_Required work_. Write out, exactly and in full, the line where "Culturas Goticas" appears together with all lines that follow it in the entries below. Do not include pictures.
====== Material supplied
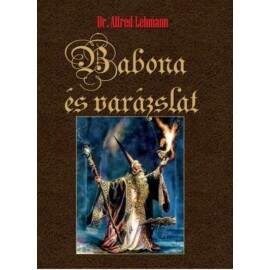 dr. Alfred Lehmann Babona és varázslat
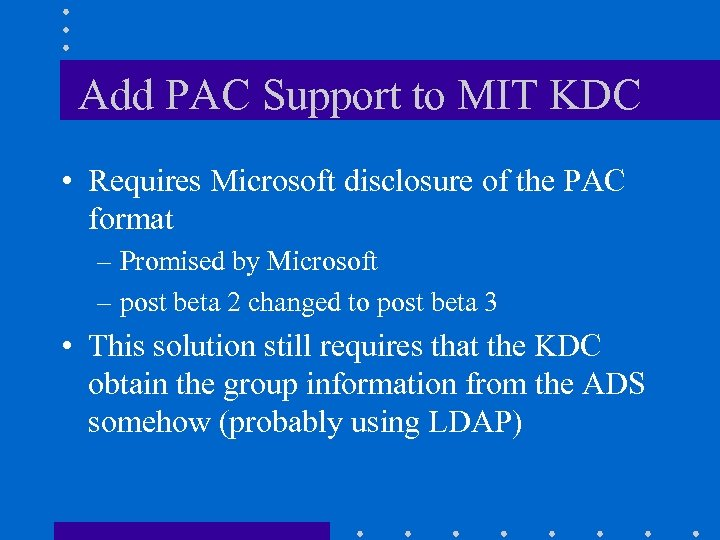 Add PAC Support to MIT KDC • Requires Microsoft disclosure of the PAC format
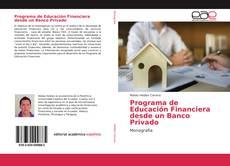Portada del libro de Programa de Educación Financiera desde un Banco Privado
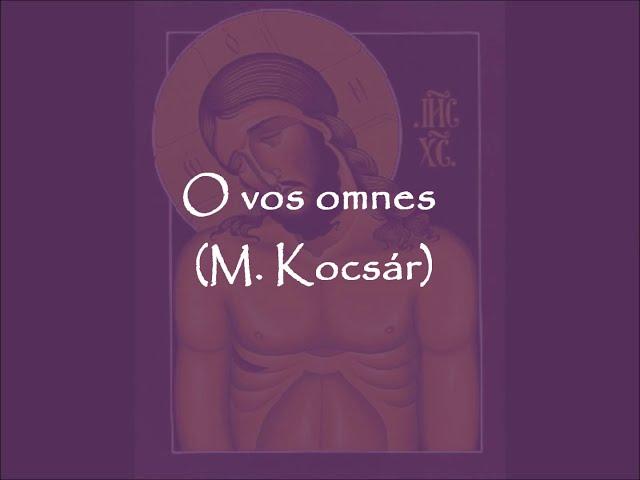 O vos omnes, Miklós Kocsár. VokalArs. Dir.: Nuria Fernández Herranz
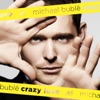 Crazy Love, Michael Bublé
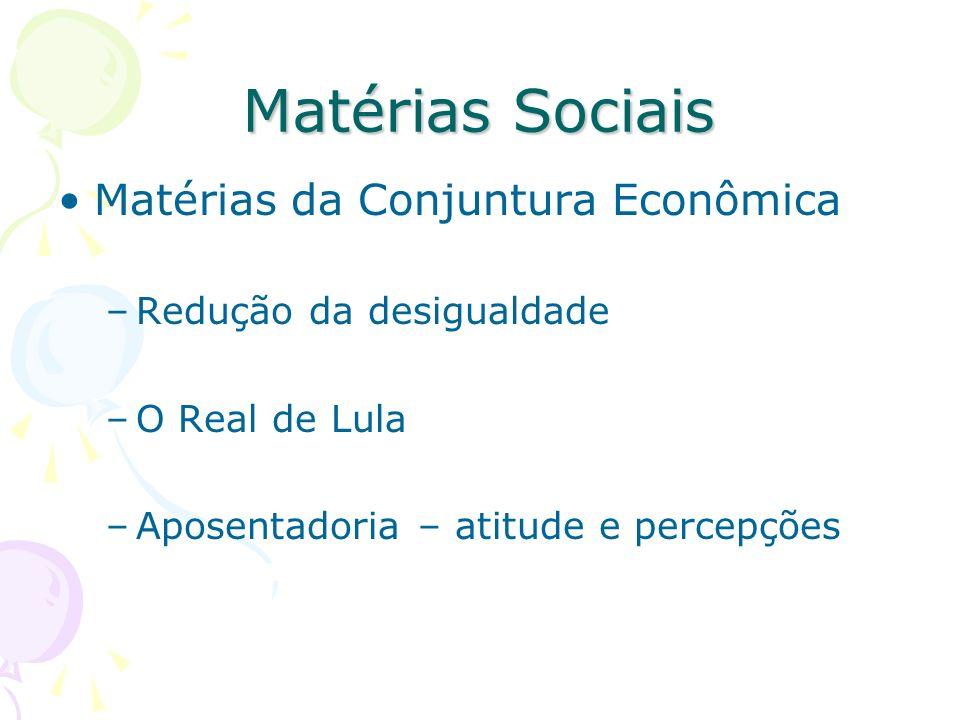 Matérias Sociais Matérias da Conjuntura Econômica –Redução da desigualdade –O Real de Lula –Aposentadoria – atitude e percepções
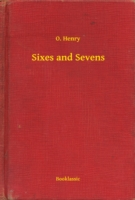 Sixes and Sevens - O. Henry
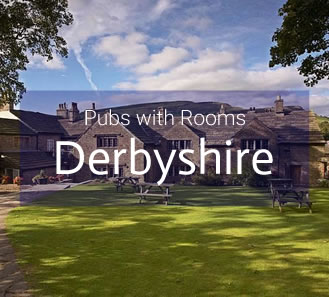 Pubs with Rooms in Derbyshire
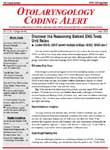 Otolaryngology Coding Alert Magazine Subscription
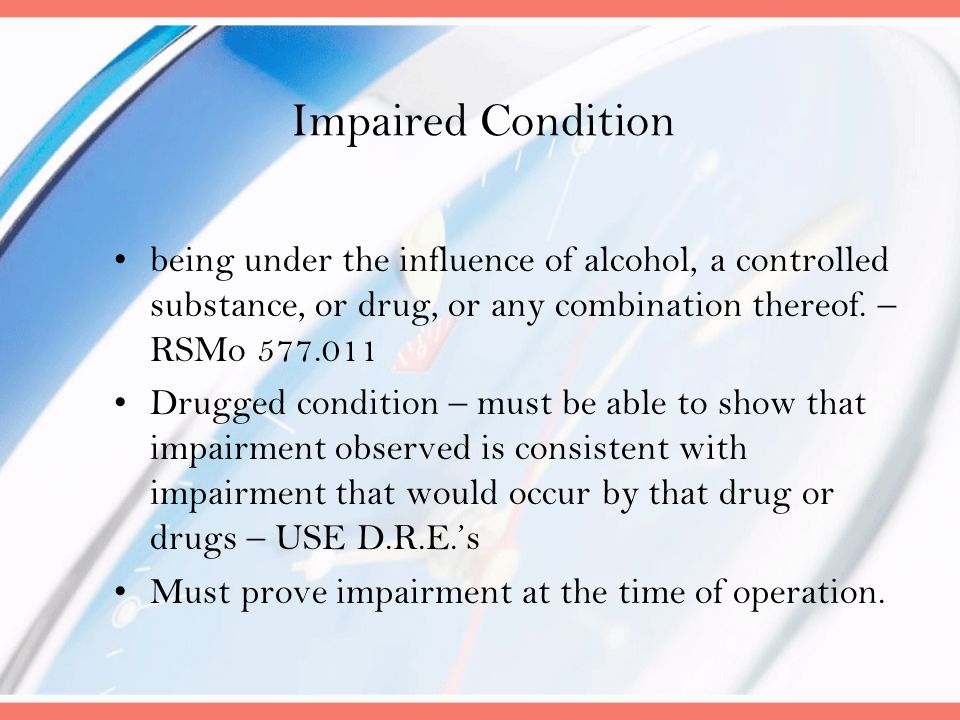 Impaired Condition being under the influence of alcohol, a controlled substance, or drug, or any combination thereof. – RSMo 577.011.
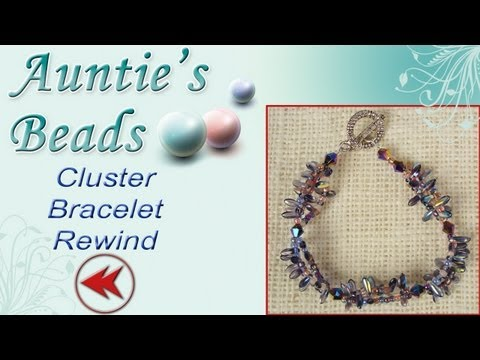 Karla Kam Rewind - Cluster Bracelet Tutorial
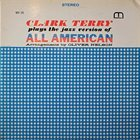 CLARK TERRY All American album cover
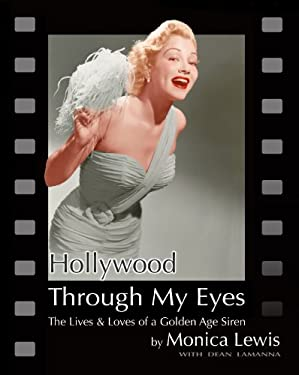 Hollywood Through My Eyes: The Lives & Loves of a Golden Age Siren 9781934980880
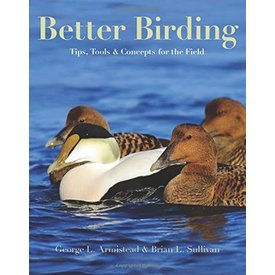 INGRAM CONTENT GROUP (books) Better Birding: Tips, Tools, and Concepts for the Field Book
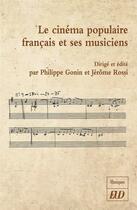 Couverture du livre « Le cinéma populaire français et ses musiciens » de Collectif et Philippe Gonin et Jerome Rossi aux éditions Pu De Dijon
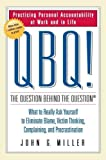 img - for QBQ! The Question Behind the Question: Practicing Personal Accountability at Work and in Life [Hardcover] [2004] (Author) John G. Miller book / textbook / text book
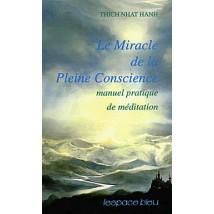 le-miracle-de-la-pleine-conscience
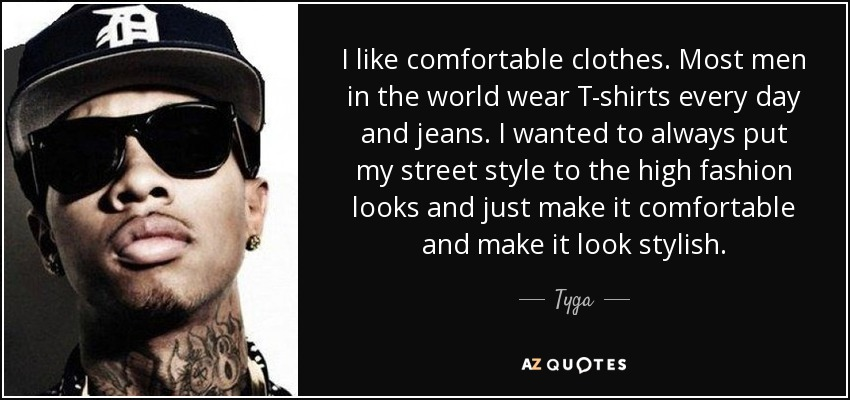 I like comfortable clothes. Most men in the world wear T-shirts every day and jeans. I wanted to always put my street style to the high fashion looks and just make it comfortable and make it look stylish. - Tyga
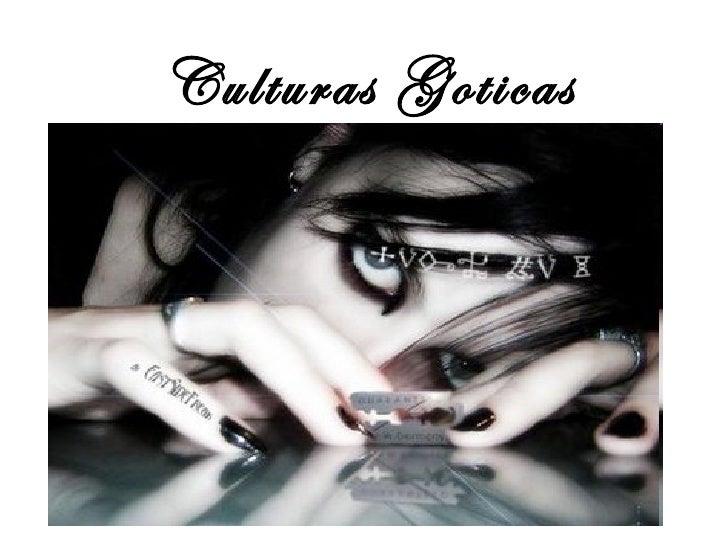 Culturas Goticas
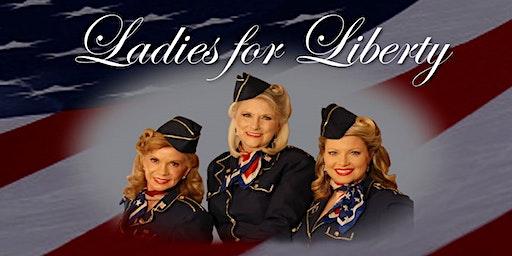 Ladies for Liberty Concert...A Night of  Patriotic Pride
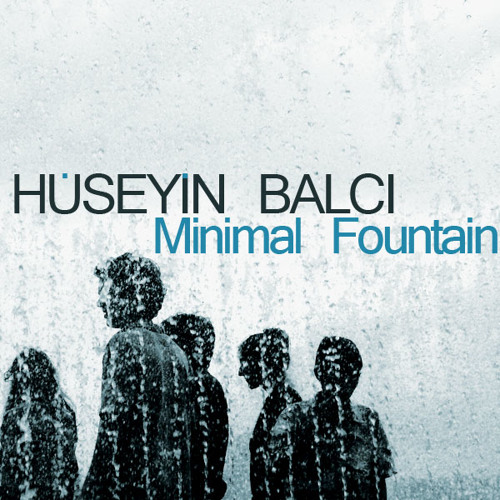 Huseyin Balci - Minimal Fountain(Original Mix)
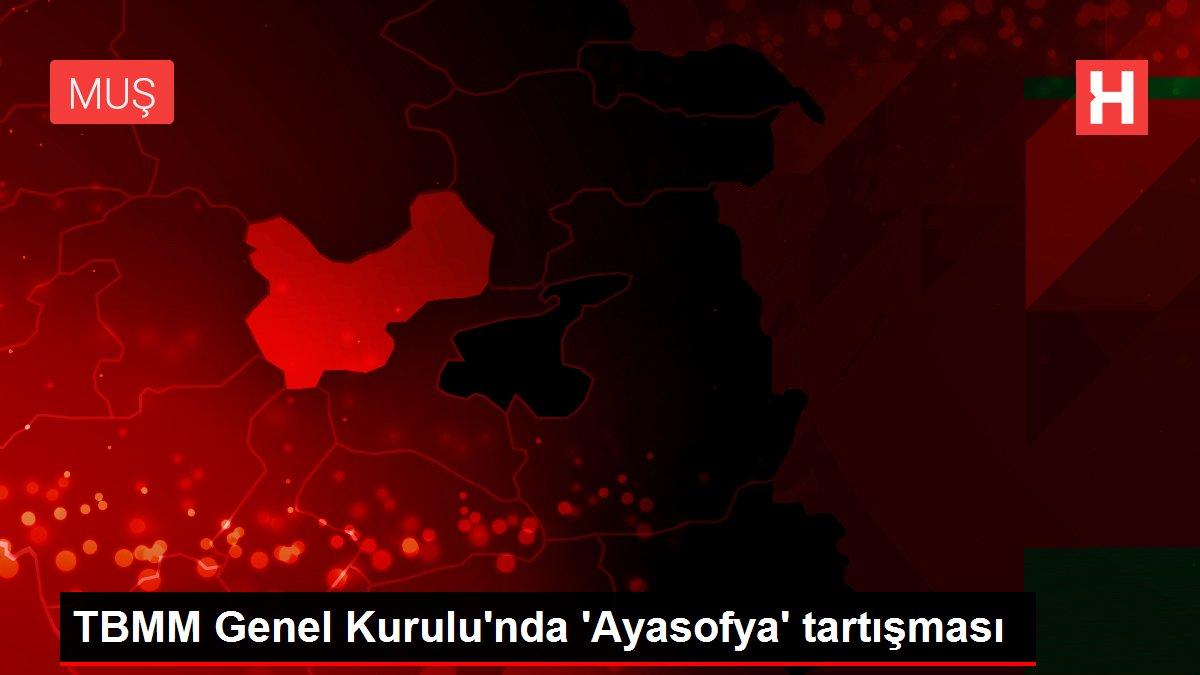 TBMM Genel Kurulu'nda 'Ayasofya'tartışması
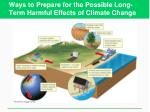 ways to prepare for the possible long term harmful effects of climate change
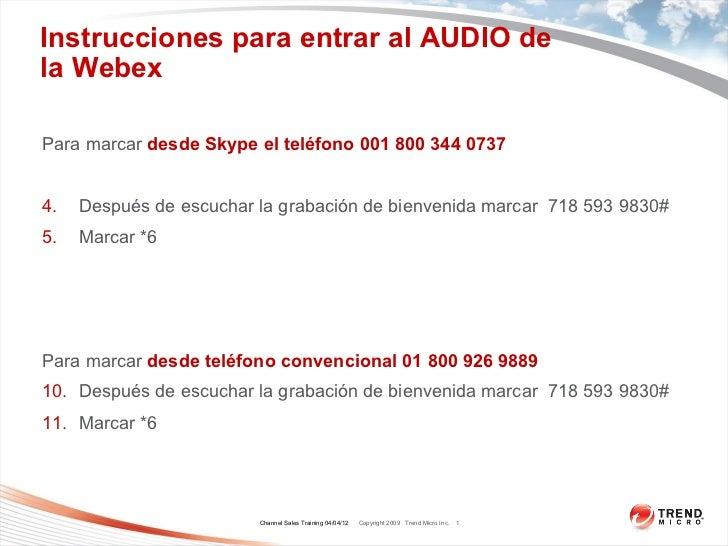 Instrucciones para entrar al AUDIO dela WebexPara marcar desde Skype el teléfono 001 800 344 07374.   Después de escuchar ...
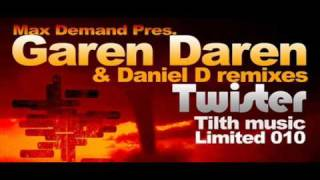Max Demand pres. Garen Daren - Twister (Daniel D remix) /Tilth Limited/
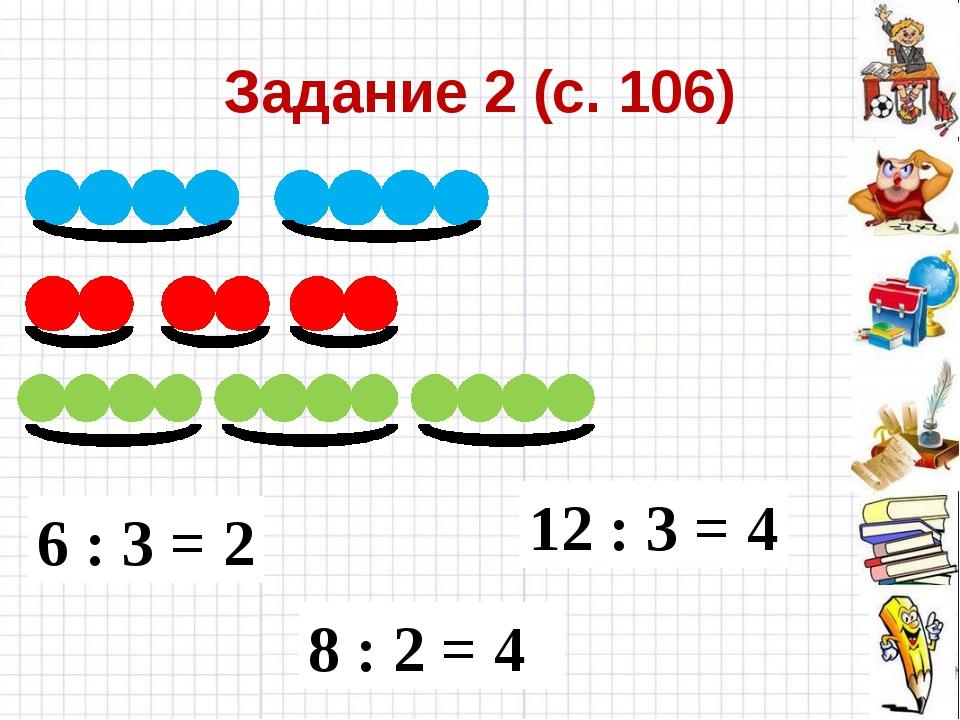Задание 2 (с. 106) 6 : 3 = 2 12 : 3 = 4 8 : 2 = 4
============
_Completed task_.
 Culturas Goticas
 Ladies for Liberty Concert...A Night of  Patriotic Pride
 Huseyin Balci - Minimal Fountain(Original Mix)
 TBMM Genel Kurulu'nda 'Ayasofya'tartışması
 ways to prepare for the possible long term harmful effects of climate change
 Instrucciones para entrar al AUDIO dela WebexPara marcar desde Skype el teléfono 001 800 344 07374.   Después de escuchar ...
Max Demand pres. Garen Daren - Twister (Daniel D remix) /Tilth Limited/
Задание 2 (с. 106) 6 : 3 = 2 12 : 3 = 4 8 : 2 = 4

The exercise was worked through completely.